“Somber, delicate, and startlingly empathetic.” ― John Updike
“One of the best historical novels by anyone, ever.” ― David Mitchell, author of Cloud Atlas and The Bone Clocks
“I think about Silence, and Endo’s work more generally, all the time.” ― Phil Klay, author of Redeployment and Winner of the 2014 National Book Award. CHEESE.
“Silence was in the back of my mind the whole time I was working [on Boxers & Saints]. When I got stuck, I would close my eyes and ask for Endo’s intercession.” ― Gene Luen Yang, MacArthur Fellow and author of Boxers & Saints
“All of Endo’s work has been influential. He truly understands what it means to be both of―and not of―a place.” ― Caryl Phillips, Guggenheim Fellow and award-winning author of The Lost Child -quoted in Amazon reviews
As the summer holidays arrive after the May exam session, bringing, it is hoped, a little less pressure for teachers (and a few months later for November session schools), you may find time for a little exploration beyond A Doll’s House and Chronicle of a Death Foretold. Some teachers have indeed looked to Japan for works that might both interest their students and extend their global horizons.
More popular Japanese works that one finds included in Part 1 are The Sound of Waves, Kitchen, and Mishima’s The Sailor who fell from grace with the Sea, all of which prove effective for the investigations leading to the Written Assignment.
With the release of Martin Scorsese’s film version, it might also be useful to consider investigating the novel that’s given rise to the film, Silence, by the Japanese Christian writer, Shusako Endo.
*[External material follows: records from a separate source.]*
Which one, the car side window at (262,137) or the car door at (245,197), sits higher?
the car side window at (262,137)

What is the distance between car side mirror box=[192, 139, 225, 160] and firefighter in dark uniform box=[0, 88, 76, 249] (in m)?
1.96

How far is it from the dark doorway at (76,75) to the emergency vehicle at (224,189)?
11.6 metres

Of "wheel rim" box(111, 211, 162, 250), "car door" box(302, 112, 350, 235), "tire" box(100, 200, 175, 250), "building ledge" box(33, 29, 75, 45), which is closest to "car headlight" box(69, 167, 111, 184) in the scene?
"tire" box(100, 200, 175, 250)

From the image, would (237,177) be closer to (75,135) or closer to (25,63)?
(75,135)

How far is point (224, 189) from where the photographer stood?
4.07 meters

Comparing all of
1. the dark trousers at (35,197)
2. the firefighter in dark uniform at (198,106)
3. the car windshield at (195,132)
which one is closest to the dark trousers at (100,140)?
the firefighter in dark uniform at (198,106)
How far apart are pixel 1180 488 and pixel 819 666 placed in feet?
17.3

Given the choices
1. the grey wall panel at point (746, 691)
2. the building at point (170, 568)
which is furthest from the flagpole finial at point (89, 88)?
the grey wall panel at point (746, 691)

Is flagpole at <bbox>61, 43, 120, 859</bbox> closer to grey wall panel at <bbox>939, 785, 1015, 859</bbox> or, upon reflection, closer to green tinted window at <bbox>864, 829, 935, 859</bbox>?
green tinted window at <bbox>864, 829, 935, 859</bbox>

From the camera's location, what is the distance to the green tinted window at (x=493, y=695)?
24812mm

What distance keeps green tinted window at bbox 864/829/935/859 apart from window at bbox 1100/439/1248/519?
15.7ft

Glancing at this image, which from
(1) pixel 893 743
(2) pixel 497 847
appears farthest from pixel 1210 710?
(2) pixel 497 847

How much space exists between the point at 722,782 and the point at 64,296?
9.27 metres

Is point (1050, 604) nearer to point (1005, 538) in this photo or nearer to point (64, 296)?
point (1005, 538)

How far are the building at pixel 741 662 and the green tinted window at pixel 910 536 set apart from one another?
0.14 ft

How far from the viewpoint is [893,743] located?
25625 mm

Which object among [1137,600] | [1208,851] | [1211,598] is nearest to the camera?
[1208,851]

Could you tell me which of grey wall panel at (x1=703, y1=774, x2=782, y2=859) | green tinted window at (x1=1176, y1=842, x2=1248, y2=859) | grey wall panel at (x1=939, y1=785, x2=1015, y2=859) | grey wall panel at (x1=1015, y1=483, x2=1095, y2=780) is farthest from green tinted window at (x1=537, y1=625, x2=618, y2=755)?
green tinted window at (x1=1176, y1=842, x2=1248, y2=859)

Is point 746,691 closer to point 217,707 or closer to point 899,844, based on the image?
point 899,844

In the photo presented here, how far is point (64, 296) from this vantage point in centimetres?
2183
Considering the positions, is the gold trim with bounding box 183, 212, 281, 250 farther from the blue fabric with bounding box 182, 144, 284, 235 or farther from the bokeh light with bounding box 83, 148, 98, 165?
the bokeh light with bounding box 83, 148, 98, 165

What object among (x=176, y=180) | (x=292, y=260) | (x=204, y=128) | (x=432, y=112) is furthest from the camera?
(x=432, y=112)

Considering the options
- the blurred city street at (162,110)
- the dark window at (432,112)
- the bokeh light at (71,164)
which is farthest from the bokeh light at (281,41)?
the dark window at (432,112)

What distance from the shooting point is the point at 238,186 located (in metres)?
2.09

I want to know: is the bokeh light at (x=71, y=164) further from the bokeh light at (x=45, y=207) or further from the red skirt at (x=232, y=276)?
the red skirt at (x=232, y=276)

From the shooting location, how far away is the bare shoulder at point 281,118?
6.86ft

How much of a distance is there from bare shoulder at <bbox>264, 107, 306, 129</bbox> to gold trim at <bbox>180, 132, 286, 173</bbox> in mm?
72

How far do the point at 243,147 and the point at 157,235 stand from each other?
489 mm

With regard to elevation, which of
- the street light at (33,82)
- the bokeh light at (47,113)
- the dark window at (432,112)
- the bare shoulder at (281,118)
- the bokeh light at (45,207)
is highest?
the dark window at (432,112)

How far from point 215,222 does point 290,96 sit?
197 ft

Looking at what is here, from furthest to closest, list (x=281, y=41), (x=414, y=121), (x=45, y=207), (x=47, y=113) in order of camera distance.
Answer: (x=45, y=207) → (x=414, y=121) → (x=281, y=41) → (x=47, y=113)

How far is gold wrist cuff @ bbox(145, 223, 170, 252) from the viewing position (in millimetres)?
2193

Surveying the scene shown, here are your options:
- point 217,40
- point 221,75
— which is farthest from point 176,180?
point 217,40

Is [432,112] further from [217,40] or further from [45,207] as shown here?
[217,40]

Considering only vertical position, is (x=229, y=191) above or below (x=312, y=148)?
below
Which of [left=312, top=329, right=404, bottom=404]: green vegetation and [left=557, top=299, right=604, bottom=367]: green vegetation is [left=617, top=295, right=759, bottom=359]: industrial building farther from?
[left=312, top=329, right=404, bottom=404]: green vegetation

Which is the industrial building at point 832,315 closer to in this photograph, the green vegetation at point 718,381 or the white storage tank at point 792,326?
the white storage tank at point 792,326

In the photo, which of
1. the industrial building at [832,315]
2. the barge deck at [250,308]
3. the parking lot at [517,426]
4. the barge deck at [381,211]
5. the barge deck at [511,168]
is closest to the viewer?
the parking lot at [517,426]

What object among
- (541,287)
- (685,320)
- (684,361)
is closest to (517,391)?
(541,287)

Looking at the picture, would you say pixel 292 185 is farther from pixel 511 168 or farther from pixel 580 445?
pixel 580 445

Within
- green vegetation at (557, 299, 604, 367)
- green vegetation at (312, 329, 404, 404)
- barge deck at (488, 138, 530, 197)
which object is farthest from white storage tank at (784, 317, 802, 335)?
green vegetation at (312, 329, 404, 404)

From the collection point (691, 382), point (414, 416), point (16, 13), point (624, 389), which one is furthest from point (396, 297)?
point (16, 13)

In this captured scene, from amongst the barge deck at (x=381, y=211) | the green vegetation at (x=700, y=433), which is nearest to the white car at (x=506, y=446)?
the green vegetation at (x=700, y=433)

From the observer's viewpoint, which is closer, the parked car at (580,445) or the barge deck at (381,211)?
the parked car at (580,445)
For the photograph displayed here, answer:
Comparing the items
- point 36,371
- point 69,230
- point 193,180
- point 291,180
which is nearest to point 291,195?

A compelling read of 256 pages in the Picador edition, the novel certainly requires some serious research into the attempt by Christian missionaries to bring their faith to seventeenth century Japan. As per the observations above by fellow writers, living and dead, the novel is a very good piece of writing, one filled with suspense and passion for an ideal, whether or not that ideal and mission is shared by readers.
Scorsese’s film is a lengthy ordeal in some senses, the form reflecting the content of the material, and while it may not make sense for viewing by your students, there is certainly much to be gained by selecting scenes to show them, certainly the final minutes where fervor confronts pragmatism, and essentially, survival.
I can certainly recommend taking a look at both the novel and the film. And if you find the religious material uncongenial, another work that schools have used with good outcomes, also by Shusako Ends, is Wonderful Fool, in which ideals allied to Christian values are presented in a less specific way.
You might also check out the reviews and reactions on the web in ‘Good Reads’ to both of these; the responses are equally, I think, diverse and entertaining.